▶ _The problem_
Reproduce the passage on Sri Lanka's tea industry word for word, starting at "Over a million" and ending at "one room together.".

Almost 5% of the population of Sri Lanka work in the billion-dollar tea industry, picking leaves on the mountain slopes and processing the tea in plantation factories. The cultivation and selling of black tea has shaped the lives of generations of Sri Lankans since 1867. The fresh tea leaves are taken to a factory near the plantation for processing, then a rolling machine twists the withered leaves and begins the fermentation process, which starts to develop the distinctive flavor.

The machinery used in the tea processing is often up to 100 years old. Finished tea is separated by leaf size, and packaged in bulk bags to be sent for auction in Colombo, the capital of Sri Lanka.

The women’s hands move rapidly, as if in circles, picking tender tea leaves from the top of bushes. In a matter of seconds, as their palms brim with leaves, they reach out to the bags hanging from their shoulders and empty the leaves into them — a recurring action whose rhythm they have mastered, knowing well that their labour and speed is money, even though the money is far from fair. After a prolonged struggle for fair wages, the workers who sustain Sri Lanka’s economy are exhausted.

Over a million Sri Lankans are employed in the tea industry. The majority of the workforce is young women. There are children as well, the minimum working age is twelve. Girls typically follow their mothers, grandmothers and older sisters on the plantations, and are expected to perform most of the domestic duties. They live in housing known as "lines", a number of linearly attached houses with one or two rooms. This housing and the environmental sanitation conditions are generally poor for these laborers. There are typically between 6 to 24 line rooms in one line barrack. Rooms for laborers are often without windows so there is little or no ventilation. As many as 6 to 11 members may often live in one room together.

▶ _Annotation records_
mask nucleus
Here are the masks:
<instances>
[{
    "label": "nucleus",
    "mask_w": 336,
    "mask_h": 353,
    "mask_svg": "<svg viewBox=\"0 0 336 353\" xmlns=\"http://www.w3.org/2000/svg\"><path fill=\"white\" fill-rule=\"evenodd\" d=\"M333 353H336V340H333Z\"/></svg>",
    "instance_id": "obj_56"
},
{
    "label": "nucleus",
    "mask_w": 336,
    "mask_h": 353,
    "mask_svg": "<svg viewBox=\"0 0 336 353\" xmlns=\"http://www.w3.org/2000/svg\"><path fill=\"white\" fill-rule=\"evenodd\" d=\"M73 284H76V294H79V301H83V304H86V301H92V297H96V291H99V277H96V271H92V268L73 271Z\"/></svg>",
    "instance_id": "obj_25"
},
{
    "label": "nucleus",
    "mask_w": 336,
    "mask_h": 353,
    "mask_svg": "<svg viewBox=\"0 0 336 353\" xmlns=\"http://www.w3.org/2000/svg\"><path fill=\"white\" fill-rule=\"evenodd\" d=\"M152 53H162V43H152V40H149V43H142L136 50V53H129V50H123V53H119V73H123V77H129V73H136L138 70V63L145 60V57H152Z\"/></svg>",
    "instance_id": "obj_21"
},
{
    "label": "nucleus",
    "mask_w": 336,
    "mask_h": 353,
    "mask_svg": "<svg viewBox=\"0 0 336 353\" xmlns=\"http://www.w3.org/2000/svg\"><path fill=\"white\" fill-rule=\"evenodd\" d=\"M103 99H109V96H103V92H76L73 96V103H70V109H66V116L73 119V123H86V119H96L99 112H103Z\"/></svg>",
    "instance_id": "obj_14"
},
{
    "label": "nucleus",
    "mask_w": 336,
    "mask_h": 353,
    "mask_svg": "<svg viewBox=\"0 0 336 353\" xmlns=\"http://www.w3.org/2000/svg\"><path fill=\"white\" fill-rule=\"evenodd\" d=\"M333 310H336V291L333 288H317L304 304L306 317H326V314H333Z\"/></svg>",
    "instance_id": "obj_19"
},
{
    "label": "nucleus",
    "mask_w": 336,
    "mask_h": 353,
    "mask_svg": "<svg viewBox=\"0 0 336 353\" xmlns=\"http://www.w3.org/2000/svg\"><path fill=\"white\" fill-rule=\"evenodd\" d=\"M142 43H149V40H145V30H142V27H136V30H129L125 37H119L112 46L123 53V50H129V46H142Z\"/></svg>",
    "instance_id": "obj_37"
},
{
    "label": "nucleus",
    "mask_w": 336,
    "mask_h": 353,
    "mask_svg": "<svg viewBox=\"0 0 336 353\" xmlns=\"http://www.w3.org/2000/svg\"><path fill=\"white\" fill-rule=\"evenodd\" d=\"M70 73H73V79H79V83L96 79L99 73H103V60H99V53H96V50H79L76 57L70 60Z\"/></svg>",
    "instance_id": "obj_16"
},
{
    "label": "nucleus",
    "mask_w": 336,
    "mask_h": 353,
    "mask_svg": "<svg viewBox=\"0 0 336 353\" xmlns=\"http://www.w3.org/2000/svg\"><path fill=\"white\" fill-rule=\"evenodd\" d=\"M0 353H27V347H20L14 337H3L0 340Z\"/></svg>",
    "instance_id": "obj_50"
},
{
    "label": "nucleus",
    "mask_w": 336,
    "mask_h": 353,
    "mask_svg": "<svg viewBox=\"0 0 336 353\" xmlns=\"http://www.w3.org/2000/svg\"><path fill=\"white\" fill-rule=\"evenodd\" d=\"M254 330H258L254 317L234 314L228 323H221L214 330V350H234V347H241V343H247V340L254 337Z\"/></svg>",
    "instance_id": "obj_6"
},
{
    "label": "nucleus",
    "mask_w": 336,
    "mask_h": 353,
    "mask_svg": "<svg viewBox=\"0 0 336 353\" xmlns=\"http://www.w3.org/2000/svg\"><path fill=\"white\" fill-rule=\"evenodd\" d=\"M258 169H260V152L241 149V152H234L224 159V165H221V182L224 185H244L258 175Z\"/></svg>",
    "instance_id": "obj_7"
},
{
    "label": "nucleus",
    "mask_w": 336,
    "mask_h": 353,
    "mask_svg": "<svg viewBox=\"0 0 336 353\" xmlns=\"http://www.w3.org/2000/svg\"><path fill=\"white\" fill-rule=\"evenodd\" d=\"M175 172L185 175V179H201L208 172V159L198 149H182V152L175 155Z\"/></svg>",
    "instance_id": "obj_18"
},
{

▶ _Full solution_
Over a million Sri Lankans are employed in the tea industry. The majority of the workforce is young women. There are children as well, the minimum working age is twelve. Girls typically follow their mothers, grandmothers and older sisters on the plantations, and are expected to perform most of the domestic duties. They live in housing known as "lines", a number of linearly attached houses with one or two rooms. This housing and the environmental sanitation conditions are generally poor for these laborers. There are typically between 6 to 24 line rooms in one line barrack. Rooms for laborers are often without windows so there is little or no ventilation. As many as 6 to 11 members may often live in one room together.